# Source passage:

On a side note, this doesn't seem to fit into any of the traditional sonnet
forms, the rhyme scheme being ababa cdcdc efef, though structurally it
divides into the 8 and 6 of the Petrarchan pattern.

Ozymandias, incidentally, was Rameses II, who was survived by his pyramid if
nothing else. The poem itself was inspired by a shattered colossus in the
Ramesseum, his funeral temple, of which the EB says 'This temple is
identified with the "Tomb of Osymandias" (a corruption of Ramses II's
prenomen) described by the Greek historian Diodorus Siculus in the 1st
century BC' - an inscription on the statue's base read

      I am Ozymandias, King of kings.
      If anyone would know how great I am and where I lie,
      let him surpass any of my works.

There's a nice writeup on 'The Real Ozymandias' at
<http://www.savagenet.com/oz/Oz/real.htm> which you are encouraged to read.

Biographical Note:

Shelley was, along with Byron and Keats, one of the major poets of the Later
Romantic period. They built upon the Early Romantic movement dominated by
Wordsworth, Coleridge and Blake. The Romantic movement produced, IMHO, some
of the finest poetry ever written in the English language, as poets embraced
the new ideals of freedom and individualism sweeping Europe, and thrilled to
the vibrant sense of change accompanying them. The poetic ideals of the time
are perhaps best expressed in Wordsworth's "Spontaneous overflow of powerful
feelings".

Of the romantic movement, the EB has this to say:

  As a term to cover the most distinctive writers who flourished in the last
  years of the 18th century and the first decades of the 19th, "Romantic" is
  indispensable but also a little misleading: there was no self-styled
  "Romantic movement" at the time, and the great writers of the period did not
  call themselves Romantics.

and later

  Poetry was regarded as conveying its own truth; sincerity was the criterion
  by which it was to be judged. Provided the feeling behind it was genuine,
  the resulting creation must be valuable.

And of Shelley himself:

  Percy Bysshe (pronounced 'Bish') Shelley, English Romantic poet whose
  passionate search for personal love and social justice was gradually
  channeled from overt actions into poems that rank with the greatest in the
  English language.

  [..]

  Thus far, Shelley's literary career had been politically oriented. Queen
  Mab, the early poems first published in 1964 as The Esdaile Notebook, Laon
  and Cythna, and most of his prose works were devoted to reforming society;
  and even Alastor, Rosalind and Helen, and the personal lyrics voiced the
  concerns of an idealistic reformer who is disappointed or persecuted by an
  unreceptive society. But in Italy, far from the daily irritations of
  British politics, Shelley deepened his understanding of art and literature
  and, unable to reshape the world to conform to his vision, he concentrated
  on embodying his ideals within his poems. His aim became, as he wrote in
  "Ode to the West Wind," to make his words "Ashes and sparks" as from "an
  unextinguished hearth," thereby transforming subsequent generations and,
  through them, the world. Later, as he became estranged from Mary Shelley,
  he portrayed even love in terms of aspiration, rather than fulfillment:
  "The desire of the moth for the star,/ Of the night for the morrow,/ The
  devotion to something afar/ From the sphere of our sorrow."

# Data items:

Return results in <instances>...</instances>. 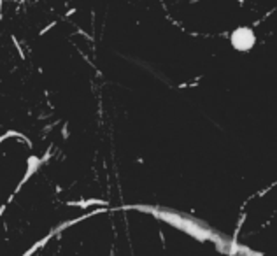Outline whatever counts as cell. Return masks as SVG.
<instances>
[{
  "label": "cell",
  "instance_id": "1",
  "mask_svg": "<svg viewBox=\"0 0 277 256\" xmlns=\"http://www.w3.org/2000/svg\"><path fill=\"white\" fill-rule=\"evenodd\" d=\"M230 44L235 51L247 53L256 46V34L251 27H237L230 34Z\"/></svg>",
  "mask_w": 277,
  "mask_h": 256
}]
</instances>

# Your tasks:
#1 In the Shelley commentary, what was the name of Rameses II's funeral temple?
#2 Summarize the Shelley commentary in two sentences.
#3 Extract the part of the Shelley commentary that begins at the words "And of Shelley" and stops after "English language.".

# Responses in order:
#1 The Ramesseum.

#2 The poem about Ozymandias, who was Rameses II, fits none of the traditional sonnet forms and was inspired by a shattered colossus in his funeral temple, the Ramesseum. Shelley was one of the major Later Romantic poets, and quotations from the EB describe the Romantic period and how Shelley, in Italy, shifted from politically oriented work to embodying his ideals within his poems.

#3
And of Shelley himself:

  Percy Bysshe (pronounced 'Bish') Shelley, English Romantic poet whose
  passionate search for personal love and social justice was gradually
  channeled from overt actions into poems that rank with the greatest in the
  English language.